# Naive Bayes Model for Newsgroups Data

For an explanation of the Naive Bayes model, see [our course notes](https://jennselby.github.io/MachineLearningCourseNotes/#naive-bayes).

This notebook uses code from http://scikit-learn.org/stable/tutorial/text_analytics/working_with_text_data.html.

In [1]:
from sklearn.datasets import fetch_20newsgroups # the 20 newgroups set is included in scikit-learn
from sklearn.naive_bayes import MultinomialNB # we need this for our Naive Bayes model

# These next two are about processing the data. We'll look into this more later in the semester.
from sklearn.feature_extraction.text import CountVectorizer
from sklearn.feature_extraction.text import TfidfTransformer

## Newgroups Data

Back in the day, [Usenet](https://en.wikipedia.org/wiki/Usenet_newsgroup) was a popular discussion system where people could discuss topics in relevant newsgroups (think Slack channel or subreddit). At some point, someone pulled together messages sent to 20 different newsgroups, to use as [a dataset for doing text processing](http://qwone.com/~jason/20Newsgroups/).

We are going to pull out messages from just a few different groups to try out a Naive Bayes model.
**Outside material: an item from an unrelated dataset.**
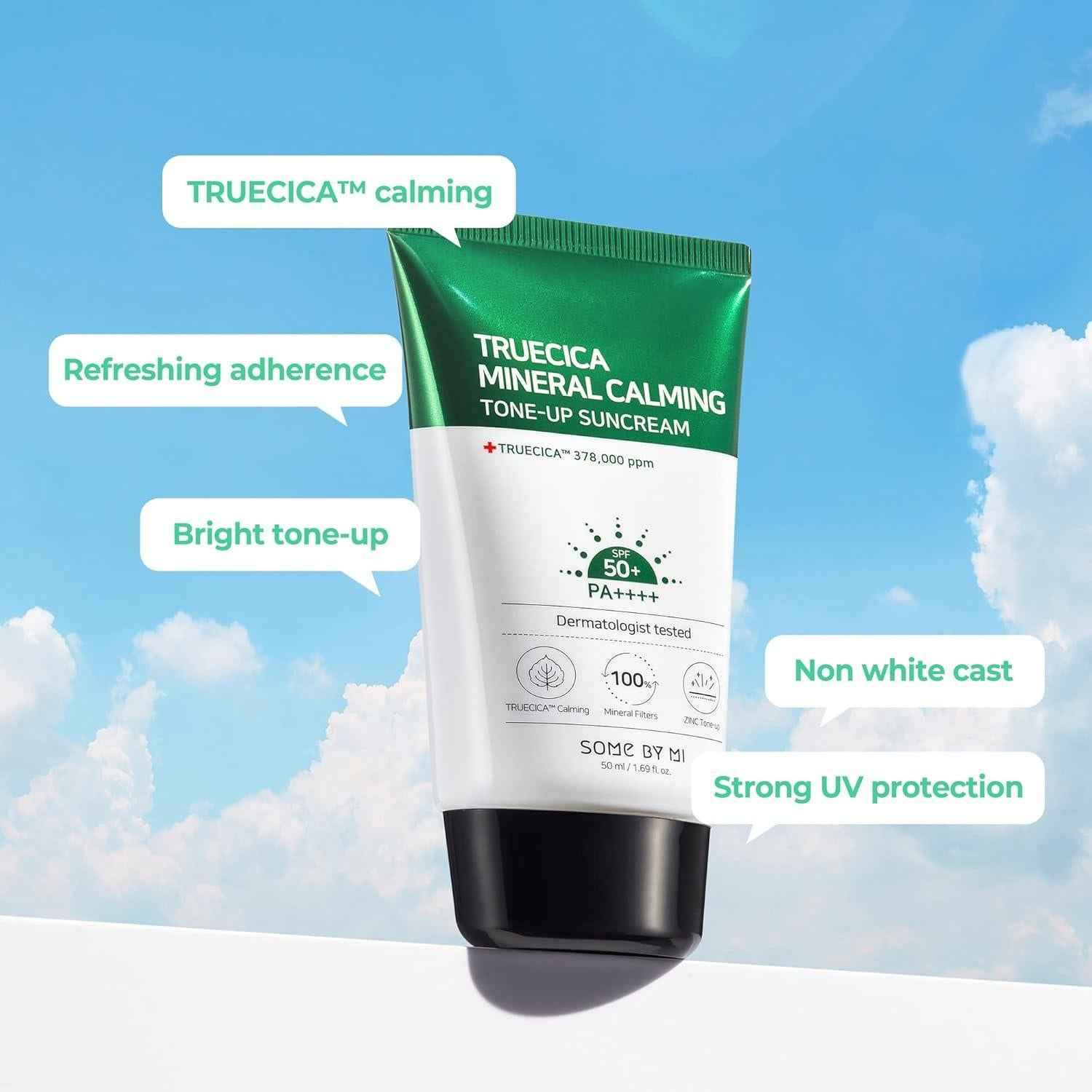 Somebymi Truecica Mineral Calming Tone-Up Sunscreen 50ml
Examine the newsgroups dictionary, to make sure you understand the dataset.

In [2]:
# which newsgroups we want to download
newsgroup_names = ['comp.graphics', 'rec.sport.hockey', 'sci.electronics', 'sci.space']

# get the newsgroup data (organized much like the iris data)
newsgroups = fetch_20newsgroups(categories=newsgroup_names, shuffle=True, random_state=265)
newsgroups.keys()

Downloading 20news dataset. This may take a few minutes.
Downloading dataset from https://ndownloader.figshare.com/files/5975967 (14 MB)


URLError: <urlopen error [SSL: CERTIFICATE_VERIFY_FAILED] certificate verify failed: unable to get local issuer certificate (_ssl.c:1045)>

This next part does some processing of the data, because the scikit-learn Naive Bayes module is expecting numerical data rather than text data. We will talk more about what this code is doing later in the semester. For now, you can ignore it.

In [None]:
# Convert the text into numbers that represent each word (bag of words method)
word_vector = CountVectorizer()
word_vector_counts = word_vector.fit_transform(newsgroups.data)

# Account for the length of the documents:
#   get the frequency with which the word occurs instead of the raw number of times
term_freq_transformer = TfidfTransformer()
term_freq = term_freq_transformer.fit_transform(word_vector_counts)

## Model Training

Now we fit the Naive Bayes model to the subset of the 20 newsgroups data that we've pulled out.

In [None]:
# Train the Naive Bayes model
model = MultinomialNB().fit(term_freq, newsgroups.target)

## Prediction

Let's see how the model does on some (very short) documents that we made up to fit into the specific categories our model is trained on.

In [None]:
# Predict some new fake documents
fake_docs = [
    'That GPU has amazing performance with a lot of shaders',
    'The player had a wicked slap shot',
    'I spent all day yesterday soldering banks of capacitors',
    'Today I have to solder a bank of capacitors',
    'NASA has rovers on Mars',
    'The programmer had to flip the bits in the transistors to trigger the']
fake_counts = word_vector.transform(fake_docs)
fake_term_freq = term_freq_transformer.transform(fake_counts)

predicted = model.predict(fake_term_freq)
print('Predictions:')
for doc, group in zip(fake_docs, predicted):
    print('\t{0} => {1}'.format(doc, newsgroups.target_names[group]))

probabilities = model.predict_proba(fake_term_freq)
print('Probabilities:')
print(''.join(['{:17}'.format(name) for name in newsgroups.target_names]))
for probs in probabilities:
    print(''.join(['{:<17.8}'.format(prob) for prob in probs]))

# Exercise Option (Standard Difficulty)

Modify the fake documents and add some of your own. Find words that have particularly large effects on the model probabilities.

# Exercise Option (Advanced)

Write some code to count up how often the words you found in the exercise above appear in each category in the training dataset. Does this match up with your intuition?